The college reopened after the war and a chapel was built in 1950 to remember those who died during the Japanese occupation.

Originally a private school, St Stephen's College became a government-funded public school during the late 1900s. Since the 2008–2009 academic year, the college has become a Direct Subsidy Scheme (DSS) School, which is a historic change to the college as it freed the school from the centralised funding system that currently administers secondary education in Hong Kong. Students enrolled in the 2002 Primary 1 class at St Stephen's College Preparatory School, also based in Stanley, were the first group of students to enter the DSS system. In order to upgrade the school administrative level, this is the first secondary school in Hong Kong to employ a registered professional housing manager on its staff to manage and handle all property and facilities-related issues for and on behalf of the school.

++++++++

PROBLEM 1 ▸
From the St Stephen's College passage, retype the part from "Originally a private" up to and including "of the school.".
PROBLEM 2 ▸
According to the St Stephen's College passage, why was a chapel built at the college in 1950?
PROBLEM 3 ▸
Proceed with the St Stephen's College passage, picking up right after its last sentence.

++++++++

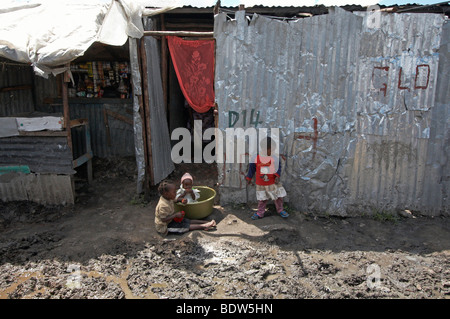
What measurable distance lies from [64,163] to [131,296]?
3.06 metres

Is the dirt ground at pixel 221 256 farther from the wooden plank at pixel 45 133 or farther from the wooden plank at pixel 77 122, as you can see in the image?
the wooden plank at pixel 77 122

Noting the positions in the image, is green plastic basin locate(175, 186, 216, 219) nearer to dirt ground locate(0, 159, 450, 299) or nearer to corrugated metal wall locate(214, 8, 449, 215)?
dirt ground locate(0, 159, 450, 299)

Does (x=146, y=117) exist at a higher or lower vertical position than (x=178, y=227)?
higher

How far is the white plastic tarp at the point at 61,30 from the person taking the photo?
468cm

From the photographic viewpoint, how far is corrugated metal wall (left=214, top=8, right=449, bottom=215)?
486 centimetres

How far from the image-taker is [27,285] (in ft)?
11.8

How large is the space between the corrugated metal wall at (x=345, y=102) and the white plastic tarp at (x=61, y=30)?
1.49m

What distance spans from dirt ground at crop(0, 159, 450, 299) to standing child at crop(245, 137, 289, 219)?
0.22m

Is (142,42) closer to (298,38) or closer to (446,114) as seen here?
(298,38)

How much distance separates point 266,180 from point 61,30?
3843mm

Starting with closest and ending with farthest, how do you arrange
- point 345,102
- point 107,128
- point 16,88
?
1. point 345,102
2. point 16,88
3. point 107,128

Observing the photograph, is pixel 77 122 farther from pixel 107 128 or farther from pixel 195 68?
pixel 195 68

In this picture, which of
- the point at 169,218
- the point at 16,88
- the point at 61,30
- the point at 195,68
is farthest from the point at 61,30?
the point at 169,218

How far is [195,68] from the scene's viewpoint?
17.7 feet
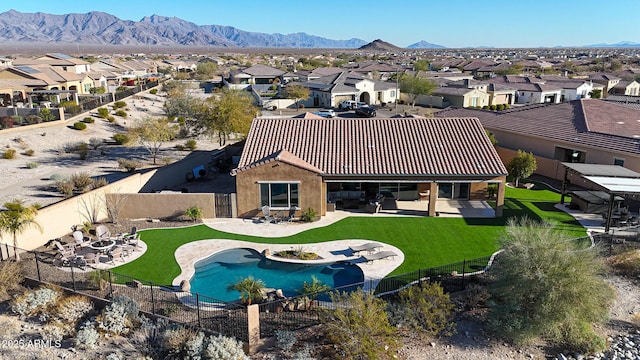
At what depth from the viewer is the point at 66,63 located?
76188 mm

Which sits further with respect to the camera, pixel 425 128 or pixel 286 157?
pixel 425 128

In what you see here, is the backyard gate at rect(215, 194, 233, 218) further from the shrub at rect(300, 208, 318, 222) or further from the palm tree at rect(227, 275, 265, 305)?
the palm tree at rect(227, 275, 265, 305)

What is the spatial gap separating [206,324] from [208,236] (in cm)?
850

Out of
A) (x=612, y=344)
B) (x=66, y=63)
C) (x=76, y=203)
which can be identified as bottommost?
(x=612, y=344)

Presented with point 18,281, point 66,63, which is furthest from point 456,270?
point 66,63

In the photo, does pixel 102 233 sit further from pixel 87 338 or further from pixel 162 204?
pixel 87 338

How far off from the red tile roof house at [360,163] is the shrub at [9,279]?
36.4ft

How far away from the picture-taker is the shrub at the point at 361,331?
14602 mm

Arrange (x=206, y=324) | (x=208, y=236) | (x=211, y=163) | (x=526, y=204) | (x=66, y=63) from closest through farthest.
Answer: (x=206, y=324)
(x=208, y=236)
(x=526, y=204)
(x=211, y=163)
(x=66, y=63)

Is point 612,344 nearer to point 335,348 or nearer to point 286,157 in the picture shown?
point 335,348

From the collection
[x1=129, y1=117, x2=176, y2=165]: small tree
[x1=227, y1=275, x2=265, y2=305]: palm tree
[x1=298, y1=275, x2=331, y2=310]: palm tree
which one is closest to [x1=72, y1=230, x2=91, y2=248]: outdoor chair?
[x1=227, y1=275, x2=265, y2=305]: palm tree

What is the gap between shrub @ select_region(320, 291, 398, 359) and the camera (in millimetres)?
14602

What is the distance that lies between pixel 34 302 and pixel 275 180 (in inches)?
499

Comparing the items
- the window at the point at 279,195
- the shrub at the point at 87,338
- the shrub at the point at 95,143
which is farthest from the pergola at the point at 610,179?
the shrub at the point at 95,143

++++++++

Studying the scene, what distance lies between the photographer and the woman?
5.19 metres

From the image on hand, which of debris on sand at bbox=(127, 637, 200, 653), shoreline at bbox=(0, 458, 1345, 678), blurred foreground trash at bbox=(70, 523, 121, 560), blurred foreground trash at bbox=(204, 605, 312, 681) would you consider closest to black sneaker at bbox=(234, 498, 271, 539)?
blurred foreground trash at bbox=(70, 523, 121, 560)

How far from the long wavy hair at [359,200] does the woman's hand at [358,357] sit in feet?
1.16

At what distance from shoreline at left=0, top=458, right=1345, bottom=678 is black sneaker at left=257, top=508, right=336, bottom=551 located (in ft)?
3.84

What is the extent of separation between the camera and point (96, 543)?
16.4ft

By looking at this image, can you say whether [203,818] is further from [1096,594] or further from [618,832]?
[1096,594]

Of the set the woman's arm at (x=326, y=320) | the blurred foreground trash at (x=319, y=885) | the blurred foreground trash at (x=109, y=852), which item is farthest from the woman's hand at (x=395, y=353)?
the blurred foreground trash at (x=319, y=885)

++++++++

OUTPUT 1 ▸
Originally a private school, St Stephen's College became a government-funded public school during the late 1900s. Since the 2008–2009 academic year, the college has become a Direct Subsidy Scheme (DSS) School, which is a historic change to the college as it freed the school from the centralised funding system that currently administers secondary education in Hong Kong. Students enrolled in the 2002 Primary 1 class at St Stephen's College Preparatory School, also based in Stanley, were the first group of students to enter the DSS system. In order to upgrade the school administrative level, this is the first secondary school in Hong Kong to employ a registered professional housing manager on its staff to manage and handle all property and facilities-related issues for and on behalf of the school.

OUTPUT 2 ▸
To remember those who died during the Japanese occupation.

OUTPUT 3 ▸
School principal
1903 - 1914 : The Ven E. J. Barnett
1914 - 1915 : The Revd. A. D. Stewart
1915 - 1928 : The Revd. W. H. Hewitt
1928 - 1953 : Canon E. W. L. Martin
1956 - 1958 : Mr. C. T. Priestley
1958 - 1965 : Mr. J. R. F. Melluish
1965 - 1973 : The Revd. R. B. Handforth
1973 - 1974 : Ven. W. N. Cheung (Acting)
1974 - 1999 : Mr. Luke J. P. Yip (葉敬平先生)
1999 - 2004 : Mr. D. R. Too (朱業桐先生)
2005 - 2011 : Dr. Louise Y. S. Law (羅懿舒博士)
2011 - Now : Ms. Carol C. Yang (楊清女士)

Houses
St Stephen's College has divided its students into six houses with six different colours. Some names of the houses came from the names of the first few principals of the college:

Barnett House (Orange) - The Ven. E. J. Barnett;
Stewart House (Purple) - The Revd. A. D. Stewart;
Hewitt House (Red) - The Revd. W. H. Hewitt;
Martin House (Blue/White) - Canon E. W. L. Martin;
Priestley House (Green) - Mr. C. T. Priestley;
College House (Yellow)

Curriculum
Before the 2009–2010 academic year, as a local school in Hong Kong, the college had been providing three years of junior secondary, two years of senior secondary and two years of matriculation education under the English 3223 education system.

After the educational system reform was launched by the government, the college has started providing three years of senior secondary education from Form 4 since the 2009–2010 academic year under the New Senior Secondary 334 Scheme.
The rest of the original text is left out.